*** Provided passage Section Begins ***
World travelers and avid bikers, Greg and Ellen Braatz understand that the toughest roads can lead to the most scenic vistas, and the best way to climb a hill is one pedal at a time.
Faced with infertility following the birth of their son Alex in 1986, the Braatz’s sought medical advice from all the experts they could find. One day, following an appointment in Chicago, Ellen saw an article on the front page of the Chicago Tribune about China opening its doors to U.S. families wanting to adopt baby girls.
“You know what? We should do this,” Ellen said,
So, they did and in 1996 they brought their daughter Elizabeth home. Five years later, they went back to China and daughter Lili joined the family.
In an effort to help the girls stay connected to their roots, and to socialize with other parents of Chinese adoptees, the Braatzs formed a group they called NEW Families with Children from China.
“Ellen would meet people in the grocery store and they’d exchange phone numbers,” Greg said. “Eventually we took all those phone numbers and invited people to a potluck dinner we were hosting. We told them to invite other families who might be interested. We ended up with 30 families at that first dinner.”
The group continued to grow and, at its peak, NEW Families hosted a dinner at the PAC for more than 300.
Adventurous and artistic, the family hummed along. Alex, a gifted woodworker, graduated from college and moved to Chicago where he works as a scenic designer. Elizabeth, who began volunteering at Memorial Gardens at age 12, developed a passion for environmental protection and launched the first high school compost program in the district. Lili learned to play the harp so beautifully she and the instrument deserve their own blog some day.
Then, on Feb. 17 four years ago, Ellen suffered a massive stroke and, with her family’s support, began the long climb back to them.
She spent two months in the hospital and 12 more weeks with intensive in-home therapy, as she worked her way through physical therapy, occupational therapy and speech therapy. Though Ellen still battles some residual effects from the stroke, she, Greg and their family have resumed their lives.
*** Provided passage Section Ends ***
*** Data shown Section Begins ***
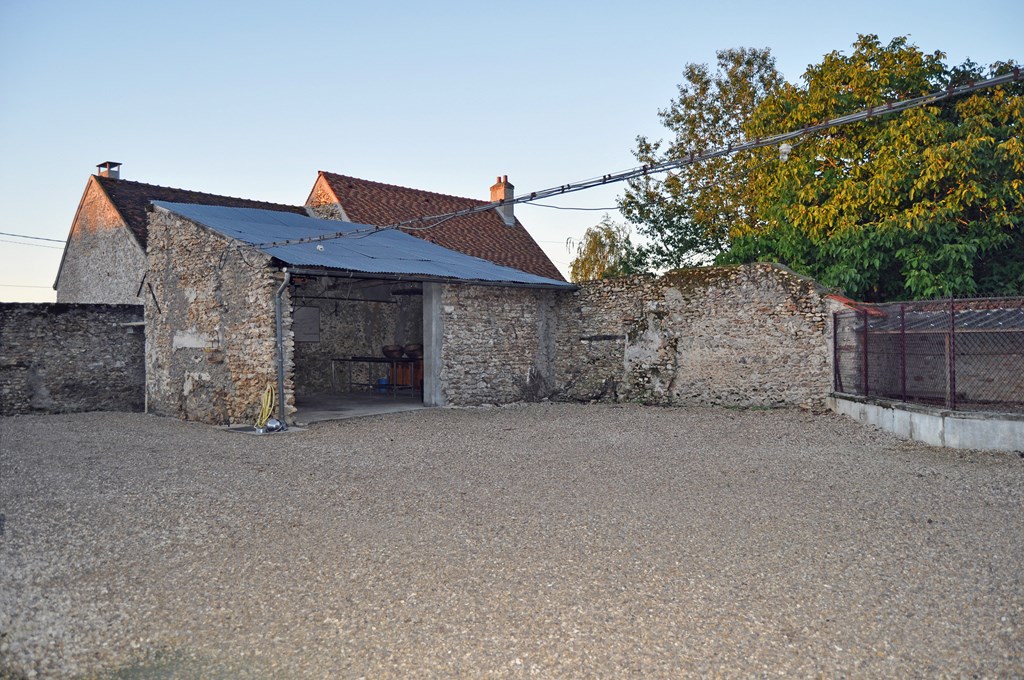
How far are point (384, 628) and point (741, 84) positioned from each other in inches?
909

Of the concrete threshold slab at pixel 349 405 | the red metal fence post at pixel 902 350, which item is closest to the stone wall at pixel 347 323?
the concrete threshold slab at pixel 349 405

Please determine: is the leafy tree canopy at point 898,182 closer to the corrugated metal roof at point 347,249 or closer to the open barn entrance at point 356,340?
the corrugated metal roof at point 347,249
*** Data shown Section Ends ***
Problem details: Reproduce the Braatz family story in full, word for word.

Result of this exercise:
World travelers and avid bikers, Greg and Ellen Braatz understand that the toughest roads can lead to the most scenic vistas, and the best way to climb a hill is one pedal at a time.
Faced with infertility following the birth of their son Alex in 1986, the Braatz’s sought medical advice from all the experts they could find. One day, following an appointment in Chicago, Ellen saw an article on the front page of the Chicago Tribune about China opening its doors to U.S. families wanting to adopt baby girls.
“You know what? We should do this,” Ellen said,
So, they did and in 1996 they brought their daughter Elizabeth home. Five years later, they went back to China and daughter Lili joined the family.
In an effort to help the girls stay connected to their roots, and to socialize with other parents of Chinese adoptees, the Braatzs formed a group they called NEW Families with Children from China.
“Ellen would meet people in the grocery store and they’d exchange phone numbers,” Greg said. “Eventually we took all those phone numbers and invited people to a potluck dinner we were hosting. We told them to invite other families who might be interested. We ended up with 30 families at that first dinner.”
The group continued to grow and, at its peak, NEW Families hosted a dinner at the PAC for more than 300.
Adventurous and artistic, the family hummed along. Alex, a gifted woodworker, graduated from college and moved to Chicago where he works as a scenic designer. Elizabeth, who began volunteering at Memorial Gardens at age 12, developed a passion for environmental protection and launched the first high school compost program in the district. Lili learned to play the harp so beautifully she and the instrument deserve their own blog some day.
Then, on Feb. 17 four years ago, Ellen suffered a massive stroke and, with her family’s support, began the long climb back to them.
She spent two months in the hospital and 12 more weeks with intensive in-home therapy, as she worked her way through physical therapy, occupational therapy and speech therapy. Though Ellen still battles some residual effects from the stroke, she, Greg and their family have resumed their lives.